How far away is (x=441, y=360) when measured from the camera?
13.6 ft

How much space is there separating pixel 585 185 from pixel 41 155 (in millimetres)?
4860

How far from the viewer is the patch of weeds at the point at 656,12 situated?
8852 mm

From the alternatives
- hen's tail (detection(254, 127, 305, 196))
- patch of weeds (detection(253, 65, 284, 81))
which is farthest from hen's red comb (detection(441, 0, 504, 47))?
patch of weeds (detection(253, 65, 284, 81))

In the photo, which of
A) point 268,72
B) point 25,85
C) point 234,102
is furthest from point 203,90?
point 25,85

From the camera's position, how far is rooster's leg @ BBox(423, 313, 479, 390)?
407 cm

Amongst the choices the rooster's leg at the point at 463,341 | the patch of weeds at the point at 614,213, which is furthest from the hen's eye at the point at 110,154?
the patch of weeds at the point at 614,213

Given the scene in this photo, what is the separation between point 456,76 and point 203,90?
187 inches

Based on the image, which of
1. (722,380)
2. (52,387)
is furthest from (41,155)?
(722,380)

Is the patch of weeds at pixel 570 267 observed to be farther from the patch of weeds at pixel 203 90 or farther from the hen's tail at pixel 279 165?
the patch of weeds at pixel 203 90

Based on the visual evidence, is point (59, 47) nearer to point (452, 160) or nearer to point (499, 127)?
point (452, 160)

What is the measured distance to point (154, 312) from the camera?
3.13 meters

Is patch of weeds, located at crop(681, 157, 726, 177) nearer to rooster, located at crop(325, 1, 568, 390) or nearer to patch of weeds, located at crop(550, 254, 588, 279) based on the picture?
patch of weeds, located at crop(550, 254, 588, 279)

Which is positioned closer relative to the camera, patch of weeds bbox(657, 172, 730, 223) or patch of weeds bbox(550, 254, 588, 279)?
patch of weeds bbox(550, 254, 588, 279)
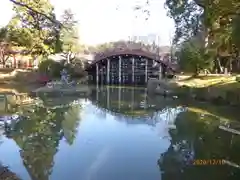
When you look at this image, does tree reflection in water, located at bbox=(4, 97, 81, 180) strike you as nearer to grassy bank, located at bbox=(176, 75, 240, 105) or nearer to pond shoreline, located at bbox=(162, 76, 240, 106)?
pond shoreline, located at bbox=(162, 76, 240, 106)

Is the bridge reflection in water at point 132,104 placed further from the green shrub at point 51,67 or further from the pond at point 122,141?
the green shrub at point 51,67

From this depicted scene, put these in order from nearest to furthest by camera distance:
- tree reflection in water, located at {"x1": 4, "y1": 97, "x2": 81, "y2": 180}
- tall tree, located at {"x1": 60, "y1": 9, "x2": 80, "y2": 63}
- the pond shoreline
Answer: tree reflection in water, located at {"x1": 4, "y1": 97, "x2": 81, "y2": 180} < the pond shoreline < tall tree, located at {"x1": 60, "y1": 9, "x2": 80, "y2": 63}

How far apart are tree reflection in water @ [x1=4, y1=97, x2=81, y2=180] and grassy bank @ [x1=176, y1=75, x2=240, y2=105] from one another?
816 centimetres

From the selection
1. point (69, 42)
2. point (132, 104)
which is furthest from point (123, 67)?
point (132, 104)

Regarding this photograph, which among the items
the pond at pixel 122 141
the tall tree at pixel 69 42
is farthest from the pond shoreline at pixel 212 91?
the tall tree at pixel 69 42

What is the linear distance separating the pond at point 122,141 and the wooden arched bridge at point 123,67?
1325cm

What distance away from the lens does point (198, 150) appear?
13977mm

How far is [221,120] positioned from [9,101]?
14923mm

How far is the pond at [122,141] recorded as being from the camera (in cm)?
1180

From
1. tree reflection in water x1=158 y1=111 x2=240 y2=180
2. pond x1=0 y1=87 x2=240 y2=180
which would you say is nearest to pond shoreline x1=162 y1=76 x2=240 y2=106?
pond x1=0 y1=87 x2=240 y2=180

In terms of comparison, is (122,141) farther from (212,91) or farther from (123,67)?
(123,67)


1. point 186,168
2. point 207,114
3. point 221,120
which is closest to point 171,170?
point 186,168

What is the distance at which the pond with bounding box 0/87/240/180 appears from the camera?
11797mm

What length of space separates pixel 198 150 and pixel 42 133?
7100mm
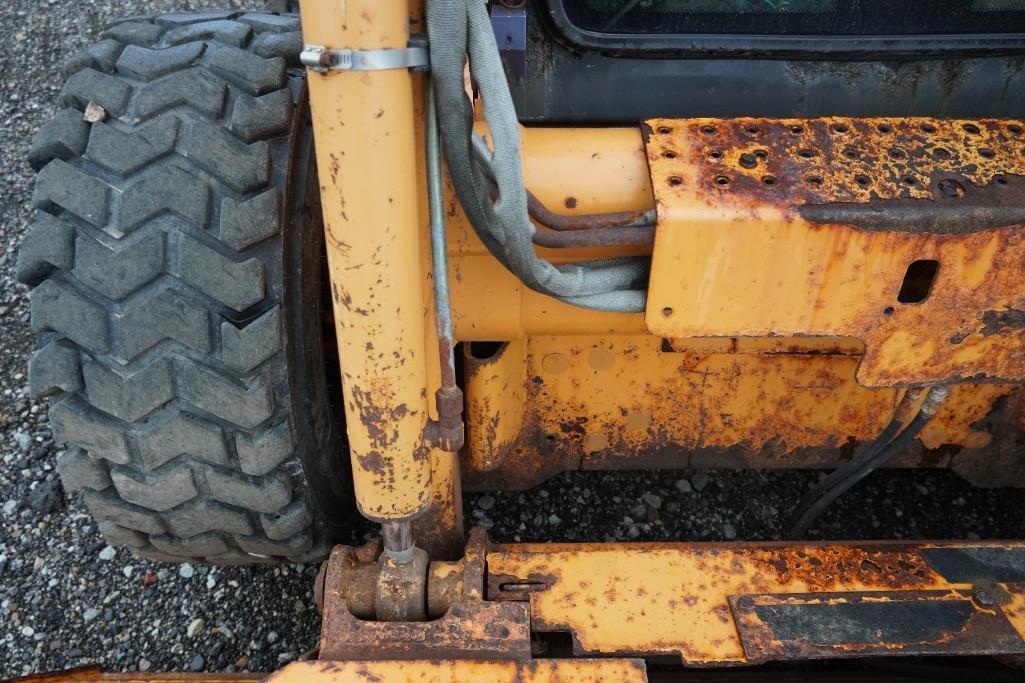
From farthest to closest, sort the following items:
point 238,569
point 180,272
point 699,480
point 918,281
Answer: point 699,480 → point 238,569 → point 180,272 → point 918,281

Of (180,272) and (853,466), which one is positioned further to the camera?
(853,466)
--------------------
**Your objective**
Retype all of the material above word for word, and leave out the pictures.

**Reply to the task**
How far away is (x=441, y=360) when measured from the camera?
13.6 ft

How much space is there separating pixel 585 185 from pixel 41 155 (in millimetres)?
4860

How far from the viewer is the patch of weeds at the point at 656,12 situated?
8852 mm

From the alternatives
- hen's tail (detection(254, 127, 305, 196))
- patch of weeds (detection(253, 65, 284, 81))
which is farthest from hen's red comb (detection(441, 0, 504, 47))?
patch of weeds (detection(253, 65, 284, 81))

In the photo, which of
A) point 268,72
B) point 25,85
C) point 234,102
is furthest from point 203,90?
point 25,85

From the camera's position, how far is rooster's leg @ BBox(423, 313, 479, 390)?
407 cm

Amongst the choices the rooster's leg at the point at 463,341 | the patch of weeds at the point at 614,213, which is furthest from the hen's eye at the point at 110,154?
the patch of weeds at the point at 614,213

Given the scene in this photo, what is the separation between point 456,76 and point 203,90?
187 inches

Based on the image, which of
1. (722,380)
2. (52,387)
is furthest from (41,155)?
(722,380)

Is the patch of weeds at pixel 570 267 observed to be farther from the patch of weeds at pixel 203 90 or farther from the hen's tail at pixel 279 165?
the patch of weeds at pixel 203 90

Based on the visual evidence, is point (59, 47) nearer to point (452, 160) or nearer to point (499, 127)?
point (452, 160)

What is the measured distance to point (154, 312) from the camera?
3.13 meters

Is patch of weeds, located at crop(681, 157, 726, 177) nearer to rooster, located at crop(325, 1, 568, 390) or nearer to patch of weeds, located at crop(550, 254, 588, 279) based on the picture?
patch of weeds, located at crop(550, 254, 588, 279)

Which is positioned closer relative to the camera, patch of weeds bbox(657, 172, 730, 223) or patch of weeds bbox(550, 254, 588, 279)?
patch of weeds bbox(550, 254, 588, 279)
When you look at this image, does tree reflection in water, located at bbox=(4, 97, 81, 180) strike you as nearer to grassy bank, located at bbox=(176, 75, 240, 105) or nearer to pond shoreline, located at bbox=(162, 76, 240, 106)?
pond shoreline, located at bbox=(162, 76, 240, 106)

Is the bridge reflection in water at point 132,104 placed further from the green shrub at point 51,67 or further from the pond at point 122,141?
the green shrub at point 51,67

From this depicted scene, put these in order from nearest to furthest by camera distance:
- tree reflection in water, located at {"x1": 4, "y1": 97, "x2": 81, "y2": 180}
- tall tree, located at {"x1": 60, "y1": 9, "x2": 80, "y2": 63}
- the pond shoreline
Answer: tree reflection in water, located at {"x1": 4, "y1": 97, "x2": 81, "y2": 180} < the pond shoreline < tall tree, located at {"x1": 60, "y1": 9, "x2": 80, "y2": 63}

How far apart are tree reflection in water @ [x1=4, y1=97, x2=81, y2=180] and grassy bank @ [x1=176, y1=75, x2=240, y2=105] from one another?
816 centimetres

From the selection
1. point (69, 42)
2. point (132, 104)
which is furthest from point (123, 67)?
point (132, 104)

Regarding this photograph, which among the items
the pond at pixel 122 141
the tall tree at pixel 69 42
is farthest from the pond shoreline at pixel 212 91?
the tall tree at pixel 69 42

What is the linear distance separating the pond at point 122,141 and the wooden arched bridge at point 123,67?
1325cm

What distance away from the lens does point (198, 150) appear?
13977mm

How far is [221,120] positioned from [9,101]?
14923mm

How far is the pond at [122,141] recorded as being from the camera (in cm)?
1180

From
1. tree reflection in water x1=158 y1=111 x2=240 y2=180
2. pond x1=0 y1=87 x2=240 y2=180
which would you say is nearest to pond shoreline x1=162 y1=76 x2=240 y2=106?
pond x1=0 y1=87 x2=240 y2=180

In terms of comparison, is (122,141) farther from (212,91) or farther from (123,67)?
(123,67)


1. point 186,168
2. point 207,114
3. point 221,120
which is closest to point 171,170?
point 186,168

What is the distance at which the pond with bounding box 0/87/240/180 appears from the camera?
11797mm

What length of space separates pixel 198 150 and pixel 42 133?
7100mm
From farthest to closest, sort the following items:
point 238,569
point 180,272
point 699,480
point 918,281
Answer: point 699,480 → point 238,569 → point 180,272 → point 918,281

Of (180,272) and (853,466), which one is positioned further to the camera?
(853,466)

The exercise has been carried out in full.